About

Robert Conquest passed away on August 3, 2015. He was a research fellow at the Hoover Institution.

His awards and honors include the Jefferson Lectureship, the highest honor bestowed by the federal government for achievement in the humanities (1993), the Presidential Medal of Freedom (2005), the Dan David Prize (2012), Poland's Commander's Cross of the Order of Merit (2009), Estonia's Cross of Terra Mariana (2008), and the Ukrainian Order of Yaroslav Mudryi (2005).

He was the author of twenty-one books on Soviet history, politics, and international affairs, including the classic The Great Terror—which has been translated into twenty languages—and the acclaimed Harvest of Sorrow (1986).
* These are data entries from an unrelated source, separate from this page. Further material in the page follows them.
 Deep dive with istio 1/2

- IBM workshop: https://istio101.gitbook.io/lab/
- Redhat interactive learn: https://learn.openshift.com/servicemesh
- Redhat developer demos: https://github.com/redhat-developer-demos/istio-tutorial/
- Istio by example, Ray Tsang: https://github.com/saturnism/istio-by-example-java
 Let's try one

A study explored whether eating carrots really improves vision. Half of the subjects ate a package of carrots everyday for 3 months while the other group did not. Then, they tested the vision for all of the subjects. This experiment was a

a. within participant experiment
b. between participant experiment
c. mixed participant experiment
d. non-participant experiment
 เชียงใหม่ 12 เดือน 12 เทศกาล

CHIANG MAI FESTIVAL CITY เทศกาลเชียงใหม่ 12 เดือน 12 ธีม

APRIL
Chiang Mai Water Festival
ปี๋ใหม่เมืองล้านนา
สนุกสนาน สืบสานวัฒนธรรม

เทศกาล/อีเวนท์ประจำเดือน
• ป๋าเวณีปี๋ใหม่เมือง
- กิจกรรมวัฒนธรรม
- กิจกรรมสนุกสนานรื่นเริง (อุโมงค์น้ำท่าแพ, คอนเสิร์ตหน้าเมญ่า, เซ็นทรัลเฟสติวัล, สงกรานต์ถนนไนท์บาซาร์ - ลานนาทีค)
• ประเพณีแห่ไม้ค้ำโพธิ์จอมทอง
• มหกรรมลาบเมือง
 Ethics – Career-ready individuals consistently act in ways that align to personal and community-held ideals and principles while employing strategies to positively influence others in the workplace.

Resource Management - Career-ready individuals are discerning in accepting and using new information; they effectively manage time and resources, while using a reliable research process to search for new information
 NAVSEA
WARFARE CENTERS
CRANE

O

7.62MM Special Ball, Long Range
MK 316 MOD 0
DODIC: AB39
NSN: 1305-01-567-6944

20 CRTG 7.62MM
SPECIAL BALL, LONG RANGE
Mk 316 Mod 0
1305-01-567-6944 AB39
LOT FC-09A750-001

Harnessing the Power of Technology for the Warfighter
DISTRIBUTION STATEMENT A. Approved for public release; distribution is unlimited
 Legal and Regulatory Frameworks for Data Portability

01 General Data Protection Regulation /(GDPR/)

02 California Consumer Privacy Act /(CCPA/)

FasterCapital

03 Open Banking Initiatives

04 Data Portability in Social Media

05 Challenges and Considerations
His most recent works are Reflections on a Ravaged Century (1999) and The Dragons of Expectation (2005).

Conquest has been literary editor of the London Spectator, brought out eight volumes of poetry and one of literary criticism, edited the seminal New Lines anthologies (1955–63), and published a verse translation of Aleksandr Solzhenitsyn's epic Prussian Nights (1977). He has also published a science fiction novel, A World of Difference (1955), and is joint author, with Kingsley Amis, of another novel, The Egyptologists (1965). In 1997 he received the American Academy of Arts and Letters' Michael Braude Award for Light Verse.

He was a fellow of the British Academy, the American Academy of Arts and Sciences, the Royal Society of Literature, and the British Interplanetary Society and a member of the Society for the Promotion of Roman Studies. He has been a research fellow at the London School of Economics, a fellow of the Columbia University Russian Institute and the Woodrow Wilson International Center for Scholars, a distinguished visiting scholar at the Heritage Foundation, and a research associate at Harvard University's Ukrainian Research Institute.

Educated at Winchester College and the University of Grenoble, he was an exhibitioner in modern history at Magdalen College, Oxford, receiving his BA and MA in politics, philosophy, and economics and his DLitt in history.

Conquest served in the British infantry in World War II and thereafter in His Majesty's Diplomatic Service; he was awarded the Order of the British Empire. In 1996 he was named a Companion of the Order of St. Michael and St. George.